Xiao Che etrafına bir göz gezdirdi ve sonra safça konuştu: “Etrafımızda biri var gibi görünmüyor, bu yüzden neden korkuyorsun? Ama beni duysa bile, hala korkmam için hiç bir şey yok. Benimle evlenmek için gerçekten samimi olmadığını ve benim de gerçekten onunla evli olmak istemediğimi bilmiyorsun. Küçük hala olsaydı, ben…”

 

“Konuşma… Konuşmaya devam etme!”

(Ç.N hoppala utandı :D)

 

Xiao Lingxi kaldırdı ve dudaklarına zorla bastırdı, sonraki sözcüklerini sıkıca mühürledi.

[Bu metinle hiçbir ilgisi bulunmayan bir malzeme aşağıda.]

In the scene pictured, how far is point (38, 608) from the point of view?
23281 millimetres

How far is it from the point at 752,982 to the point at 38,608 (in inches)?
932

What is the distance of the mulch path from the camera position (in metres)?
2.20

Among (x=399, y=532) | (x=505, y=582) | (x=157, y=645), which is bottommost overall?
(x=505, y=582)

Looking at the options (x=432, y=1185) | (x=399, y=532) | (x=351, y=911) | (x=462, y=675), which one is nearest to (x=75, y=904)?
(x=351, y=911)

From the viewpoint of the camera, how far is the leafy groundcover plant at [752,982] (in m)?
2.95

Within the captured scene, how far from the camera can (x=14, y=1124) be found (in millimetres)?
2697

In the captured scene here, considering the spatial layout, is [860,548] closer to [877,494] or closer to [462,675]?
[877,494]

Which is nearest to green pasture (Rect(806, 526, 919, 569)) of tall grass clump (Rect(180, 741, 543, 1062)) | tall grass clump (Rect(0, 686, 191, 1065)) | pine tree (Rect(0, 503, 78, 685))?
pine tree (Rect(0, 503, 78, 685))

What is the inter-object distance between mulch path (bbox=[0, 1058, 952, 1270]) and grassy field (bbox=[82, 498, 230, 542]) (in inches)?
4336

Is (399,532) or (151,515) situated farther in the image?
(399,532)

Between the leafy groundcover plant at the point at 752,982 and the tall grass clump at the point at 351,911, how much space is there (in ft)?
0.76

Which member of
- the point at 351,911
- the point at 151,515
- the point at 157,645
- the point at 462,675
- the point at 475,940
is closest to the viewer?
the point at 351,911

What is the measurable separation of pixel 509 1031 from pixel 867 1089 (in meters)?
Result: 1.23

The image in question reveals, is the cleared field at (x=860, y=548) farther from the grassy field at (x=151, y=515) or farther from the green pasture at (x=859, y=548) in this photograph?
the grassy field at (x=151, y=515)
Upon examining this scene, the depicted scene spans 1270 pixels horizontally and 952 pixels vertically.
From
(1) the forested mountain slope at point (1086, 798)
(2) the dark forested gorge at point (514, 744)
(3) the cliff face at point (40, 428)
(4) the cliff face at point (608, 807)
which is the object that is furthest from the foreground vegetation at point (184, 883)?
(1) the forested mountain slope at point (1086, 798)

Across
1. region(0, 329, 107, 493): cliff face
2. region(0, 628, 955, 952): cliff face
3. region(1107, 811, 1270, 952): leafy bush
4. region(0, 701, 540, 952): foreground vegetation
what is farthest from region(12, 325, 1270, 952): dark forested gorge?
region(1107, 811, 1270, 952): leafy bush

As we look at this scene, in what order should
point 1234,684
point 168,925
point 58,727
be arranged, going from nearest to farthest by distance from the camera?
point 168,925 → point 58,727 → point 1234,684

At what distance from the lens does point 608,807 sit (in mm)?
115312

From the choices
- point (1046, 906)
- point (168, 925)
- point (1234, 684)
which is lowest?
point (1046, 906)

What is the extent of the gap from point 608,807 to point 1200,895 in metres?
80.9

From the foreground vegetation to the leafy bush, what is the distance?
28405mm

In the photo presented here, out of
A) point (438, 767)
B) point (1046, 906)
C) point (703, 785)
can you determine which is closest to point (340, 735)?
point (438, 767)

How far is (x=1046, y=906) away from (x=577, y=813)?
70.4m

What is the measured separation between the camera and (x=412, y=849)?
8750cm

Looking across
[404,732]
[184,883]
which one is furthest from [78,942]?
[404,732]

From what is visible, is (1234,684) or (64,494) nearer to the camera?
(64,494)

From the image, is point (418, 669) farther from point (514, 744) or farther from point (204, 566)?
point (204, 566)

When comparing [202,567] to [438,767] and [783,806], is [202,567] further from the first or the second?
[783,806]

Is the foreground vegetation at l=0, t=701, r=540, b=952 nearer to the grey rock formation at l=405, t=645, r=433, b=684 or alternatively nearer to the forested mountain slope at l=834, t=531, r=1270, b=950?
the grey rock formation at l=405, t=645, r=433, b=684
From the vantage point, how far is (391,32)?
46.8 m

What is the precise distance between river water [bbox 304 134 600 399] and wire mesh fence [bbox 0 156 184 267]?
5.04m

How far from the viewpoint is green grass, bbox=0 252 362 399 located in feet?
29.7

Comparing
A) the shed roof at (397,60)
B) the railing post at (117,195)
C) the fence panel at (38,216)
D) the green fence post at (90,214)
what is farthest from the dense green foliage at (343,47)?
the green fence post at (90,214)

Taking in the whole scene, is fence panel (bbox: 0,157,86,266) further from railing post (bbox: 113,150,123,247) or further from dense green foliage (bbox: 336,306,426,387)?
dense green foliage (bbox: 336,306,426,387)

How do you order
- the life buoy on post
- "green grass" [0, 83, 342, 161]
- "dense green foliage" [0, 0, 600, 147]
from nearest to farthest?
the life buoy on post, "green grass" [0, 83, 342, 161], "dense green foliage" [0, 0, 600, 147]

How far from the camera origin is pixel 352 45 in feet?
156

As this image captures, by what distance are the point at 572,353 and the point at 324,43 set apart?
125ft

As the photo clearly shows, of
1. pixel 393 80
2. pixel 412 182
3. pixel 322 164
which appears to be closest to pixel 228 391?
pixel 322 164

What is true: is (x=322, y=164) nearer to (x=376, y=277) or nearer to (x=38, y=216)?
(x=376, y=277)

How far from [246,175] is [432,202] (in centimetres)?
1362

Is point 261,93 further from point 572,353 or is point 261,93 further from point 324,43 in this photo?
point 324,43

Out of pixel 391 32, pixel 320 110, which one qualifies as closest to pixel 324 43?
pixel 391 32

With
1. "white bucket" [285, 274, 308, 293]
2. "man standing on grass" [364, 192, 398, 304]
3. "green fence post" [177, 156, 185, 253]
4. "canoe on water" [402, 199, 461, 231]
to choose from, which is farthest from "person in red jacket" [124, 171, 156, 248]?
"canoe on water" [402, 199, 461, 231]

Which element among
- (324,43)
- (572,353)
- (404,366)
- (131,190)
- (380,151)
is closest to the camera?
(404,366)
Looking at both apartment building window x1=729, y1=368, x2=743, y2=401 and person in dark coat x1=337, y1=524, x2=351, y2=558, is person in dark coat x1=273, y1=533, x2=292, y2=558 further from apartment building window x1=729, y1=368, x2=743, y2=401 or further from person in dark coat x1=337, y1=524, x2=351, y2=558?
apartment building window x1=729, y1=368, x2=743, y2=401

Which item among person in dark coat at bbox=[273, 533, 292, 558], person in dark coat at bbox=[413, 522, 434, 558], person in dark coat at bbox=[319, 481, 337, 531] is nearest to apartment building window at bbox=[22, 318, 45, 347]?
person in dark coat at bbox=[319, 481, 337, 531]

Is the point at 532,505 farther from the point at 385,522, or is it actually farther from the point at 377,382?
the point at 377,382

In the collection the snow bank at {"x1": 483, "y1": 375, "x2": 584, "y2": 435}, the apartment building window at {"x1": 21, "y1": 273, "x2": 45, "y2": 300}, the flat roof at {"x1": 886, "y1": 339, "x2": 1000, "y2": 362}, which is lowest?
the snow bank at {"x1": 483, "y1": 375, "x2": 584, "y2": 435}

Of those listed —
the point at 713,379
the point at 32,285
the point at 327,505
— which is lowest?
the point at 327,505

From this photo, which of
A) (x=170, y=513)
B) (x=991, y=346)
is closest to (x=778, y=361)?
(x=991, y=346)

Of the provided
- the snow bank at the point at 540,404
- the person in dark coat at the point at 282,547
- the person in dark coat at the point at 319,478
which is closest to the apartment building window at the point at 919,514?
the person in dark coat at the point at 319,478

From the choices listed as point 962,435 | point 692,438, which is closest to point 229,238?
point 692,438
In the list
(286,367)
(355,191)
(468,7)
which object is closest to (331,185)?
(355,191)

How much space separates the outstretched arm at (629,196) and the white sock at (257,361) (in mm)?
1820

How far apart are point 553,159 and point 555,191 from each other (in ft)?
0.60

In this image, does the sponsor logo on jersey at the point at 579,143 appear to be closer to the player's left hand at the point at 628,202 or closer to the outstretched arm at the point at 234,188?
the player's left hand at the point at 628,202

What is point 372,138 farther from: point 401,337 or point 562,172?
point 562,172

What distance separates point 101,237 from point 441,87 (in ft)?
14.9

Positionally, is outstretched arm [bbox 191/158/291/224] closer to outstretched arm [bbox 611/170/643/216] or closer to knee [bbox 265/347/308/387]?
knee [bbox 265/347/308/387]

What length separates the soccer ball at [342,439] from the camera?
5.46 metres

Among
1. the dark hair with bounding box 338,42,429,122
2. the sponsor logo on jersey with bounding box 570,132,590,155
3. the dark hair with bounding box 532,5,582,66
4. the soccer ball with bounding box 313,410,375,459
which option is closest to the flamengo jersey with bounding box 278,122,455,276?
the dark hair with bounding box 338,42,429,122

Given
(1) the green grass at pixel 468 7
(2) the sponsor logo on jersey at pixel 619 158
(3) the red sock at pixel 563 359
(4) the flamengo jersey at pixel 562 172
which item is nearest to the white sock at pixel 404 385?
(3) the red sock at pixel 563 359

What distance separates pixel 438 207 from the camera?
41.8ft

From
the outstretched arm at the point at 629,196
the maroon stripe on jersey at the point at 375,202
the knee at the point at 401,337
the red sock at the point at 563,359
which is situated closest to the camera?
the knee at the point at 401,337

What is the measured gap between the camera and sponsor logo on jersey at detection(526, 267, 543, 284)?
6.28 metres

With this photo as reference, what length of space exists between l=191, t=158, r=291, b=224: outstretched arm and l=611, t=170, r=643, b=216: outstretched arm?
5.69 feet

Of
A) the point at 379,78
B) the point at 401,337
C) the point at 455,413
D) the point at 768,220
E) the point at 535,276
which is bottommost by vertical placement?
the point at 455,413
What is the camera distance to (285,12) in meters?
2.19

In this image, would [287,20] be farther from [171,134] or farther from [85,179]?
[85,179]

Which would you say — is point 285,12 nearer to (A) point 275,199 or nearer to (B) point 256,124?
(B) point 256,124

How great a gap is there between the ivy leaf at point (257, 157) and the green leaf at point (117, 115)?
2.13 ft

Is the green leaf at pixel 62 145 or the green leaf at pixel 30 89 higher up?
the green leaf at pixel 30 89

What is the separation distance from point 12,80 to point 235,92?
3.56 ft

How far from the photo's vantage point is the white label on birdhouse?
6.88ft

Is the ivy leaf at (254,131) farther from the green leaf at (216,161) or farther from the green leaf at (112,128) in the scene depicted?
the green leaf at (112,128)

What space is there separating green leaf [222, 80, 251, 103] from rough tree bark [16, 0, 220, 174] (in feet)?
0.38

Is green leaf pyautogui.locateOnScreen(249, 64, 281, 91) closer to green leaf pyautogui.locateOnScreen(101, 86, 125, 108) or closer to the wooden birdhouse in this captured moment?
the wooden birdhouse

Sadece uzun bir süre sonra onu bıraktı bir kez daha vücudunu Xiao Che’nin omuzlarına dayadı, huzurlu bir şekilde konuştu:” Küçük Che senden bir yaş küçük olsam bile, ben gerçekten şüphesiz senin küçük halanım. Diğer kızlara söyleyebileceğin bana söyleyemeyeceğin kelimeler var… Bu hayatta… onları söyleyemezsin… Kalbindekileri biliyorum, gerçekten böyle düşünüyorsun… ama bu yeterli…”

 

Son iki cümlede, Xiao Lingxi’nin sesi çok sessiz oldu. Fısıldamalarının içinde dinleyen birinin kalbini kıracak acı ve mutsuzluk içeriyordu.

 

Xiao Che’nin kalbi de ağır bir şekilde sallandı. Başka hiçbir şey söylemedi, gözlerini kapattı ve huzurlu bir şekilde yanındaki kızın nefesini ve kalp atışlarını dinledi.

 

“ Gençken zayıf, korkutucu ve kısaydım. Herkes beni bir çirkin ördek yavrusu olarak çağırıyordu ve her zaman benimle eğleniyor ve bana zorbalık ediyorlardı…” Xiao Lingxi ona yaslandı, ağzından kaçan rüya gibi bir sesi:” Benimle sadece sen oynadın. Biri bana zorbalık ettiğinde, küçük Che onlarla dövüşmek için koştu ve onları kovaladı. Her zaman kesikler ve morluklarla kaplıydın… O zamandan kalma yaralarının hepsi benim yüzümdendi. Buna alışmıştım ve ayrıca küçük Che’nin koruması hissinden hoşlanmıştım. Beni her zaman böyle koruyabileceğine inandım…”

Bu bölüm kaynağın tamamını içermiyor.